LIST OF TASKS:
- A) Using the news excerpt, explain why the Medicare claims system will reject DME claims for a beneficiary who was in a non-covered skilled nursing facility stay when the equipment was furnished.
- B) Say whether each statement agrees with the news excerpt. Answer yes or no and quote the deciding words. (i) Exercise sessions longer than 30 minutes were the most helpful. (ii) The exercise study appears in the Feb. 5 Archives of Internal Medicine. (iii) The new DME claims edit takes effect July 6.

PASSAGE TO READ:
++++++++
The move is part of a larger restructuring of the agency. Tavenner is a nurse who has held management positions at hospitals before serving in public office.

If your chronically ill patients also suffer from anxiety, regular exercise might help them -- if they can tolerate it.

"Patients who exercised regularly reported a 20 percent reduction in anxiety symptoms compared to those who did not exercise," according to a new study by University of Georgia researchers.

The researchers examined patients participating in other studies who suffered from a variety of conditions, including heart disease, multiple sclerosis, cancer, and chronic pain from arthritis, says the study that appears in the Feb. 22 Archives of Internal Medicine.

"We found that exercise seems to work with just about everybody under most situations," study co-author Pat O'Connor, professor and co-director of the UGA Exercise Psychology Laboratory, says in a release. Exercise sessions lasting longer than 30 minutes were most helpful, the study found.

Suppliers will need to keep closer tabs on their patients under a new edit that will take effect July 6.

Under the edit, the Medicare claims system will reject DME claims when the beneficiary was in a non-covered skilled nursing facility stay at the time the equipment was furnished, CMS says in Feb. 5 Transmittal No. 637 (CR 6695).

The Medicare DME benefit only applies in the home, CMS points out in the transmittal. "SNFs and dually-certified nursing homes (those certified for both Medicare and Medicaid) never qualify as a beneficiary's home because they provide primarily skilled care or rehabilitation services."
++++++++
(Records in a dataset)
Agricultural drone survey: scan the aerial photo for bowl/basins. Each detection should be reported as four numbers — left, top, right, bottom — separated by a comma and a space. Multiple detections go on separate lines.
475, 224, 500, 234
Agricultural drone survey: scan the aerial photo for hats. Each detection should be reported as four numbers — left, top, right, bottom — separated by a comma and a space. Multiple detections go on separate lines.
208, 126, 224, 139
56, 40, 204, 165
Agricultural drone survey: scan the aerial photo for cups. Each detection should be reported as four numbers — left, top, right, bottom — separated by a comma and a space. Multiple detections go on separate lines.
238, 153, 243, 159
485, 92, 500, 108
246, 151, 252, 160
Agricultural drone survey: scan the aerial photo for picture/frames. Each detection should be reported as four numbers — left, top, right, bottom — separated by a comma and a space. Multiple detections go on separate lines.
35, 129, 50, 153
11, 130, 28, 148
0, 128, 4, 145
++++++++
SOLUTIONS TO THE EXERCISE:
- A) The Medicare DME benefit applies only in the home. SNFs and dually-certified nursing homes never qualify as a beneficiary's home because they provide primarily skilled care or rehabilitation services.

- B)
(i) Yes: "Exercise sessions lasting longer than 30 minutes were most helpful, the study found."
(ii) No: "the study that appears in the Feb. 22 Archives of Internal Medicine."
(iii) Yes: "under a new edit that will take effect July 6."